* **WHAT YOU HAVE TO DO**
For the records below, output each line exactly as it appears, from the first through the line with "family: Cathartidae".

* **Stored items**
↓↓↓

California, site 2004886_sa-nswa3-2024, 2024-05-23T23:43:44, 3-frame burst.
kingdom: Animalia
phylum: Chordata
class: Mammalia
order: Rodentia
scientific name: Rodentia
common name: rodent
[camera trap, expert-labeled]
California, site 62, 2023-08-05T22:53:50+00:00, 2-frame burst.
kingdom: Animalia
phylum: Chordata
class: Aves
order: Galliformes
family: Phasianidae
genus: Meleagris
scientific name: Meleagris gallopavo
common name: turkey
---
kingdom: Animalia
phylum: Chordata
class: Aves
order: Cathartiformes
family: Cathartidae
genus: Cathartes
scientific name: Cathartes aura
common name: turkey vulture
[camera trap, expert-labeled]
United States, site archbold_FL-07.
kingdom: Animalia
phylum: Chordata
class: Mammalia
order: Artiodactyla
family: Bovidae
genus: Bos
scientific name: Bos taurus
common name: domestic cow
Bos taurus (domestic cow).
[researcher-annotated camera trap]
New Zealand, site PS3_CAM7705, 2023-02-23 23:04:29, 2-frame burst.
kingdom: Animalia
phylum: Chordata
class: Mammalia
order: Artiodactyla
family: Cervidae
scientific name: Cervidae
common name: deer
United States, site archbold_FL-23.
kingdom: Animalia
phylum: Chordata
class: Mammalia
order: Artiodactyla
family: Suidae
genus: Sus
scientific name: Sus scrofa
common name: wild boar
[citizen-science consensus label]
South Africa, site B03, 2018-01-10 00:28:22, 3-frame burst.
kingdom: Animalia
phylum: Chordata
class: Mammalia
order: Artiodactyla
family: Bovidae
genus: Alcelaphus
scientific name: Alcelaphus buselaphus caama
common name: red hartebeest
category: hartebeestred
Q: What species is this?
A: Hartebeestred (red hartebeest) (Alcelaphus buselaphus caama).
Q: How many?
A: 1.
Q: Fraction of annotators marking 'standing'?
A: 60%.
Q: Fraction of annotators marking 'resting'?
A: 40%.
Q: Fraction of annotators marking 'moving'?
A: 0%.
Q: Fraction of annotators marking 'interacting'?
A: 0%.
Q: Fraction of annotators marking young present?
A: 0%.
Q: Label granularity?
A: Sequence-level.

↑↑↑

* **YOUR RESPONSE**
California, site 2004886_sa-nswa3-2024, 2024-05-23T23:43:44, 3-frame burst.
kingdom: Animalia
phylum: Chordata
class: Mammalia
order: Rodentia
scientific name: Rodentia
common name: rodent
[camera trap, expert-labeled]
California, site 62, 2023-08-05T22:53:50+00:00, 2-frame burst.
kingdom: Animalia
phylum: Chordata
class: Aves
order: Galliformes
family: Phasianidae
genus: Meleagris
scientific name: Meleagris gallopavo
common name: turkey
---
kingdom: Animalia
phylum: Chordata
class: Aves
order: Cathartiformes
family: Cathartidae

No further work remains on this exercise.